Enunciado da tarefa: Prossiga o texto sobre educação e espiritualidade, começando logo após a última frase apresentada.
━━━━━ Trecho ━━━━━
Educação e Espiritualidade.


David J. Santos, nasceu em Lorena - SP no ano de 1983. Licenciado em Matemática pelo Centro Universitário Salesiano de São Paulo (Unisal) e discente de Filosofia na Faculdade Jesuíta de Filosofia e Teologia (FAJE). Pratica a Espiritualidade Inaciana e auxilia na prática dos EE[i].
A dimensão espiritual faz parte da vida de todo àquele que é capaz de se perguntar sobre o porquê das coisas. Está presente principalmente nas reflexões sobre aquilo que escapa da natureza física do Mundo. Ela pode ser orientada pela pura reflexão filosófica, ou ser guiada pela dimensão devocional, pela fé. Está presente no culto devocional, mas o antecede e escapa dele. Faz parte da experiência individual, do contato com o mundo, do contato com aquilo que escapa a capacidade reflexiva. Ferdinand Rohr na obra em que estudamos expõe que a dimensão espiritual parte do meio mais denso para o menos denso, transcrevendo, ela parte daquilo que pode ser captado pelo sensível para aquilo que não poder ser captado pelo sensível.
━━━━━ Entradas fornecidas ━━━━━
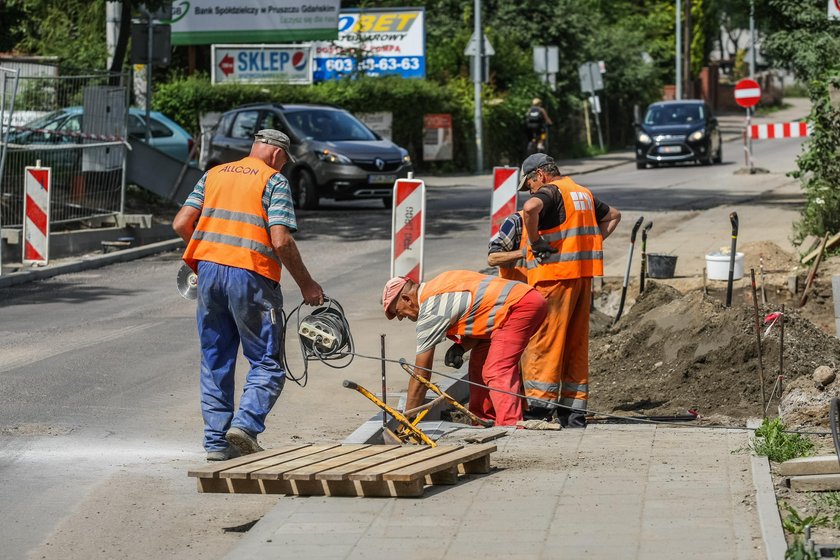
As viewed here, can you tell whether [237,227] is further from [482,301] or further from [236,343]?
[482,301]

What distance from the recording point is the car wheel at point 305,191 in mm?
24594

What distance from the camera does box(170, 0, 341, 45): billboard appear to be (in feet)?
A: 123

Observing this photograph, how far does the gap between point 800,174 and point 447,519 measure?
1270 cm

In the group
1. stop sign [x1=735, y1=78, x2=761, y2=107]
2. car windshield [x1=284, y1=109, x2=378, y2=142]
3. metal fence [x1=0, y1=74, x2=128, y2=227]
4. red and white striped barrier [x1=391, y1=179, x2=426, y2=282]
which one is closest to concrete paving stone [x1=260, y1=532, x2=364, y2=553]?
red and white striped barrier [x1=391, y1=179, x2=426, y2=282]

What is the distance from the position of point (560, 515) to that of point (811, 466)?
1263 mm

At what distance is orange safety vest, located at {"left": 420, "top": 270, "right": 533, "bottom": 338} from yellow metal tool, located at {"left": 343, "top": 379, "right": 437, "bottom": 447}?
0.68 meters

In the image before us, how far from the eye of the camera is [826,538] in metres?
5.91

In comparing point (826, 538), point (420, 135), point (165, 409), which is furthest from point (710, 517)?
point (420, 135)

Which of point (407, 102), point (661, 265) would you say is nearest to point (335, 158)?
point (661, 265)

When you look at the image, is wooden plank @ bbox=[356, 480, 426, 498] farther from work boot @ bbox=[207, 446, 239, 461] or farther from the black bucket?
the black bucket

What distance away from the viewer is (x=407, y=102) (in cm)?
3628

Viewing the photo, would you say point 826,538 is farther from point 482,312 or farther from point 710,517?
point 482,312

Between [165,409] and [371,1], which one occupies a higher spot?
[371,1]

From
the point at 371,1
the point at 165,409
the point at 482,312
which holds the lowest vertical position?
the point at 165,409
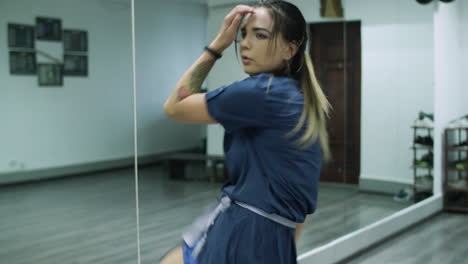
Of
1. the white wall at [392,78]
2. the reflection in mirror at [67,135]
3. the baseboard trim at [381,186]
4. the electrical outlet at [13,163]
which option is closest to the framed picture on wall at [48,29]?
the reflection in mirror at [67,135]

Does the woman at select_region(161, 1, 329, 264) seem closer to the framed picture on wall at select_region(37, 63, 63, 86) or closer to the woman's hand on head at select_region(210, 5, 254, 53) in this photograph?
the woman's hand on head at select_region(210, 5, 254, 53)

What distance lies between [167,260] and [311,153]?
45cm

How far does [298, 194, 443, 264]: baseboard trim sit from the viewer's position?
3.77 metres

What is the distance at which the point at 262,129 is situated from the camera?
4.07 feet

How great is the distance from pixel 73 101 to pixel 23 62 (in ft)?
0.88

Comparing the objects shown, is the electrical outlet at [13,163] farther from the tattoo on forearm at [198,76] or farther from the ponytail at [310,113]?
the ponytail at [310,113]

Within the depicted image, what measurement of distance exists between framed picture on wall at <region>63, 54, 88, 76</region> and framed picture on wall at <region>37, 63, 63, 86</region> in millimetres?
32

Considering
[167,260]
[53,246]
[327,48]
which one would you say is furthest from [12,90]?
[327,48]

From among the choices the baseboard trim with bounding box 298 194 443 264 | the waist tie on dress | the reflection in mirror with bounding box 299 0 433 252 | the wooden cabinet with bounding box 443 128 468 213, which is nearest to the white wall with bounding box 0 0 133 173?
the waist tie on dress

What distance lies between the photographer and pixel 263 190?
1.26m

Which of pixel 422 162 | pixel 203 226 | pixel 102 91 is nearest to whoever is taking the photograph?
pixel 203 226

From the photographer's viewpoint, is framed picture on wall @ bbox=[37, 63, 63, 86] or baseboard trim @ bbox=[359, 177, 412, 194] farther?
baseboard trim @ bbox=[359, 177, 412, 194]

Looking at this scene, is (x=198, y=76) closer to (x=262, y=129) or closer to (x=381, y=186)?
(x=262, y=129)

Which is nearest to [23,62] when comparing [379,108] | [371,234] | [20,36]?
[20,36]
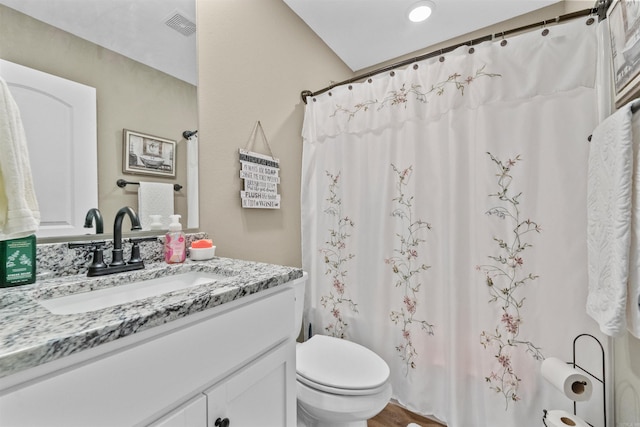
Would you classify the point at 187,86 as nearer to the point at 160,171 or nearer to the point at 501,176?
the point at 160,171

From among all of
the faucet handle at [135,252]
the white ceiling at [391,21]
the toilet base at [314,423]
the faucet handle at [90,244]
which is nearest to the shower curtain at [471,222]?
the toilet base at [314,423]

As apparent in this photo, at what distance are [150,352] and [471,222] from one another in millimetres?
1293

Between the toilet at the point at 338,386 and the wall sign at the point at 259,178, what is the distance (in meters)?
0.51

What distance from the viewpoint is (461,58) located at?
1234 mm

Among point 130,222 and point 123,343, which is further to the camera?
point 130,222

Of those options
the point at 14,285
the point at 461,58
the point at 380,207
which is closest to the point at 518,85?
the point at 461,58

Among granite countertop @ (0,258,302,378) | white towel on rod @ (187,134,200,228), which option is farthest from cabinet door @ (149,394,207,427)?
white towel on rod @ (187,134,200,228)

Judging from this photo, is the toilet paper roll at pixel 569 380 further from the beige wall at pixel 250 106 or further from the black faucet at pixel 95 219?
the black faucet at pixel 95 219

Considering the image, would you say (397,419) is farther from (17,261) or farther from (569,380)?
(17,261)

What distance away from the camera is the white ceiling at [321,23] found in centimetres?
88

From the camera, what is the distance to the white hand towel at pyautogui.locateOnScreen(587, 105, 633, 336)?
0.76 meters

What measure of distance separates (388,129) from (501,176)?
608 millimetres

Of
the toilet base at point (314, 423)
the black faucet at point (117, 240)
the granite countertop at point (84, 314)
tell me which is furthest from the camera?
the toilet base at point (314, 423)

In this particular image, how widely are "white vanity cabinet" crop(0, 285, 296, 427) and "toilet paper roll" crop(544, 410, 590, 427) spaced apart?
3.15 ft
━━━━━
Resposta:
A dimensão educacional, ou seja, a ação das gerações adultas sobre as gerações mais novas. Exerce a função de transmissora da cultura e das normas de determinada sociedade. Em algumas culturas ela abarca um tipo de espiritualidade, já nas culturas estritamente científicas a dimensão educacional é orientada, em seu extremo, pela negação total de qualquer tipo de espiritualidade, de algo que esteja fora do universo físico. Para esses, a transcendência do universo está contida em si mesmo, não há uma causa primeira e a constante “Criador - Ordenador” não entra em suas equações.
A reflexão que se segue, está embasada nas discussões que tivemos em sala de aula[ii], sobre o tema brevemente exposto acima, Educação e Espiritualidade. Iniciamos nossa discussão em torno da reflexão de Ferdinand Rohr[iii], mas não nos contivemos nele, seguimos adiante. Cada pessoa de nossa diversa turma contribuiu um pouco com nossa reflexão. Trouxemos para o meio acadêmico, de postura científica e metódica, nossa individualidade, nossas experiências pessoais e as tornamos comum. Éramos discentes de física, pedagogia, filosofia, psicólogos e filósofos. Discutimos um assunto que a uns era familiar e a outros era totalmente estranho. Teístas, Agnósticos e Ateus, unidos em um projeto transdisciplinar que contava com a experiência única e individual de cada um.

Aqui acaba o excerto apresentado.